Convert the listing below into a JSON list of strings, one string per line, from the line containing "Does (74,499) seem" through the end of the listing, leaving out blank lines.
=== RECORD SET ===
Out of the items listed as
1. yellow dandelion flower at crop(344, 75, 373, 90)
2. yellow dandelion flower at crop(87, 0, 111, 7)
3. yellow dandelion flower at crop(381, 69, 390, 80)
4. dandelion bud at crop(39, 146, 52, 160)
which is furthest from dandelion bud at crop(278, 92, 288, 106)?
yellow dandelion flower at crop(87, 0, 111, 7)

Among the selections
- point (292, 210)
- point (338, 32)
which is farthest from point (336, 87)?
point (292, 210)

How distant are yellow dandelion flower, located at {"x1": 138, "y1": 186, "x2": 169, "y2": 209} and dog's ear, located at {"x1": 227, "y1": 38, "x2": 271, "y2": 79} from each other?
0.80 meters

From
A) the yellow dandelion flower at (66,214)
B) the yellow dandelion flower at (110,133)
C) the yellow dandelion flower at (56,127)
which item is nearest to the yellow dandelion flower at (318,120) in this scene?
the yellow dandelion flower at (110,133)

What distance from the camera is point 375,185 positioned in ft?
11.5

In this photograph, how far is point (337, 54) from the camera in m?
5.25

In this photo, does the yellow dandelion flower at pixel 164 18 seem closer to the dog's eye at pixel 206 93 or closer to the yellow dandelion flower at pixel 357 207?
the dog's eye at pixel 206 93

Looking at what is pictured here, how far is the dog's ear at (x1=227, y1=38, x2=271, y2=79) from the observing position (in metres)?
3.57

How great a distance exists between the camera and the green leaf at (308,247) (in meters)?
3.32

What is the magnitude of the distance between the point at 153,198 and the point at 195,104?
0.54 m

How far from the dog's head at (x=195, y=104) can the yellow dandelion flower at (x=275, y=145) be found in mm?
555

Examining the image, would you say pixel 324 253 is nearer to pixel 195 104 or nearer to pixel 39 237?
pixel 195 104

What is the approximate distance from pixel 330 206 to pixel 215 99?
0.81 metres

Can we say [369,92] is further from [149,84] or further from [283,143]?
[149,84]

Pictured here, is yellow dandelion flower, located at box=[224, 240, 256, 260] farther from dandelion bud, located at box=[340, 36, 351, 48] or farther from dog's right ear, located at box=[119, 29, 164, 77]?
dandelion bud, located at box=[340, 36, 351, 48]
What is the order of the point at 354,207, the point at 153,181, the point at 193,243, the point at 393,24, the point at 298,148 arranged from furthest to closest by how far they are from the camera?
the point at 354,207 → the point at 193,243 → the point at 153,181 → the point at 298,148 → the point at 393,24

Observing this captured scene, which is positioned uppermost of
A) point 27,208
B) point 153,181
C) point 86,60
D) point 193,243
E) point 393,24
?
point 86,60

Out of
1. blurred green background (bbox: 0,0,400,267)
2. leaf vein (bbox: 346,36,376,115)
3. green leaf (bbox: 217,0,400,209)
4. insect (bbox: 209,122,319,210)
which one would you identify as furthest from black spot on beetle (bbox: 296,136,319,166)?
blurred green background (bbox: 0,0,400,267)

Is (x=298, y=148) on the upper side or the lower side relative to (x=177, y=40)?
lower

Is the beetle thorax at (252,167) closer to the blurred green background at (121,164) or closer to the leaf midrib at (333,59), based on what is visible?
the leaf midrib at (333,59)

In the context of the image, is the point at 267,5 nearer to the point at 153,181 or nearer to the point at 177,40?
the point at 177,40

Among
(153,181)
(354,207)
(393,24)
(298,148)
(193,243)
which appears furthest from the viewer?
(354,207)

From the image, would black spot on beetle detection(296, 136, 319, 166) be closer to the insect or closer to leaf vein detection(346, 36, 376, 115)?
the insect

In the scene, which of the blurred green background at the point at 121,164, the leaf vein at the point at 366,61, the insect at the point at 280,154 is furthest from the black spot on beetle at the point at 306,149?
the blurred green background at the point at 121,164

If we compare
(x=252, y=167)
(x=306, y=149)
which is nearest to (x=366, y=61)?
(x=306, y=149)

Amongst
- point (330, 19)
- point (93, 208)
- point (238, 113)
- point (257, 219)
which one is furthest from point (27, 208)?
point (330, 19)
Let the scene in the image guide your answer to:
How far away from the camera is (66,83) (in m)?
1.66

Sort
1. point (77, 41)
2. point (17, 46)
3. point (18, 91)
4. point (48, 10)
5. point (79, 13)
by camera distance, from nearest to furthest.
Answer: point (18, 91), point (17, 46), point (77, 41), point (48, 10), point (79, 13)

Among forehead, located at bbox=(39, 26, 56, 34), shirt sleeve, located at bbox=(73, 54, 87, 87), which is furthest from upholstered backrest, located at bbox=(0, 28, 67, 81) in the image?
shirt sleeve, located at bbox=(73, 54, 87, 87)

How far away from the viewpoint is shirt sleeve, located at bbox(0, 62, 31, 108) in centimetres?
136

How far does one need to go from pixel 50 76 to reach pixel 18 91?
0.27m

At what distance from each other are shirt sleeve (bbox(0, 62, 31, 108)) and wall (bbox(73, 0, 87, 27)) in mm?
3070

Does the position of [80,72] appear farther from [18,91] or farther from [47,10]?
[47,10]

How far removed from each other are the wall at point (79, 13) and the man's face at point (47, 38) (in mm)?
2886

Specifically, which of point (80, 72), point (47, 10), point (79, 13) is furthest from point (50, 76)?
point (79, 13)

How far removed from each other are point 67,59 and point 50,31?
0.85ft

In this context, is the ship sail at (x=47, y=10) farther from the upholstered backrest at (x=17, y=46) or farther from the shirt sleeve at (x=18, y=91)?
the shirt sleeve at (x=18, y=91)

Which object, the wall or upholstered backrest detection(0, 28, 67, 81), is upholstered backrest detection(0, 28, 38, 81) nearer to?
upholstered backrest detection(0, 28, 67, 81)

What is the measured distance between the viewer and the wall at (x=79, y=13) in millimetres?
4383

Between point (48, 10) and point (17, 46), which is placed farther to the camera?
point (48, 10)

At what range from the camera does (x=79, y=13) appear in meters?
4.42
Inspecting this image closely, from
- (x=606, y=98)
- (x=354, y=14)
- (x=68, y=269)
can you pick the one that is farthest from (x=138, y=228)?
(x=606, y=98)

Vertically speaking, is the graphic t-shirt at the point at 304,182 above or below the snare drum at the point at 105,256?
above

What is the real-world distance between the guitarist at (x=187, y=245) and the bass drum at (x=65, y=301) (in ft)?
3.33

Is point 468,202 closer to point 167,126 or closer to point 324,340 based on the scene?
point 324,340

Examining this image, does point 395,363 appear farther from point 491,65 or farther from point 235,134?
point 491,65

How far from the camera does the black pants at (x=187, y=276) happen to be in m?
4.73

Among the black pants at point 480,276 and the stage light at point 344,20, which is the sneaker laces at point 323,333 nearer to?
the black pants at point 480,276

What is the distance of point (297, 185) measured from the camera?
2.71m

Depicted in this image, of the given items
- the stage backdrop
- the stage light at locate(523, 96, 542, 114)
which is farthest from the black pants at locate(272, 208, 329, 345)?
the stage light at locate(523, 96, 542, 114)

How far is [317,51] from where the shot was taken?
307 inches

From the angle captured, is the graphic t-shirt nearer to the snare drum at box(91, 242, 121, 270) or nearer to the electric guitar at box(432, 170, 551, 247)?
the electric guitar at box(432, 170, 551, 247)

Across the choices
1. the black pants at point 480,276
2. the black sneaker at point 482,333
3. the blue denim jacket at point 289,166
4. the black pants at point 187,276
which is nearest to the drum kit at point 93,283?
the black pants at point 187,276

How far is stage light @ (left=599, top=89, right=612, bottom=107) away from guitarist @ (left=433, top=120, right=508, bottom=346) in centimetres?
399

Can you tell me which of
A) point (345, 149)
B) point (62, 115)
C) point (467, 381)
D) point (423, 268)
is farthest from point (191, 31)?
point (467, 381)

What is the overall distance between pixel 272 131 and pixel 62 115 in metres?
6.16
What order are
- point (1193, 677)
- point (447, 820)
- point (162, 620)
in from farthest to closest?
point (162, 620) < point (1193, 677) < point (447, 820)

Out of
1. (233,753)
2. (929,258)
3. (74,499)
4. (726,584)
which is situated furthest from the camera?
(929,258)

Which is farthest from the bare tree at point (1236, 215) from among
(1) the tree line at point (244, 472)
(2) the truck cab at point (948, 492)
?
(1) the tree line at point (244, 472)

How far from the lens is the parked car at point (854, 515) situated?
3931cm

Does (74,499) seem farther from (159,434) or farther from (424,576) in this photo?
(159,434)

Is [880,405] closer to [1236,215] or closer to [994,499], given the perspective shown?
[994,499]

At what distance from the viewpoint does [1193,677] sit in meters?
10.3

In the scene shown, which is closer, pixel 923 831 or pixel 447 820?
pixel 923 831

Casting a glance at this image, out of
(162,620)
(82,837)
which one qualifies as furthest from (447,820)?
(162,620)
===
SOLVED PROBLEM:
[
  "Does (74,499) seem farther from (159,434) or farther from (424,576) in this photo?",
  "(159,434)",
  "Is [880,405] closer to [1236,215] or closer to [994,499], given the perspective shown?",
  "[994,499]",
  "At what distance from the viewpoint does [1193,677] sit in meters?",
  "10.3",
  "In the scene shown, which is closer, pixel 923 831 or pixel 447 820?",
  "pixel 923 831",
  "Casting a glance at this image, out of",
  "(162,620)",
  "(82,837)",
  "which one qualifies as furthest from (447,820)?",
  "(162,620)"
]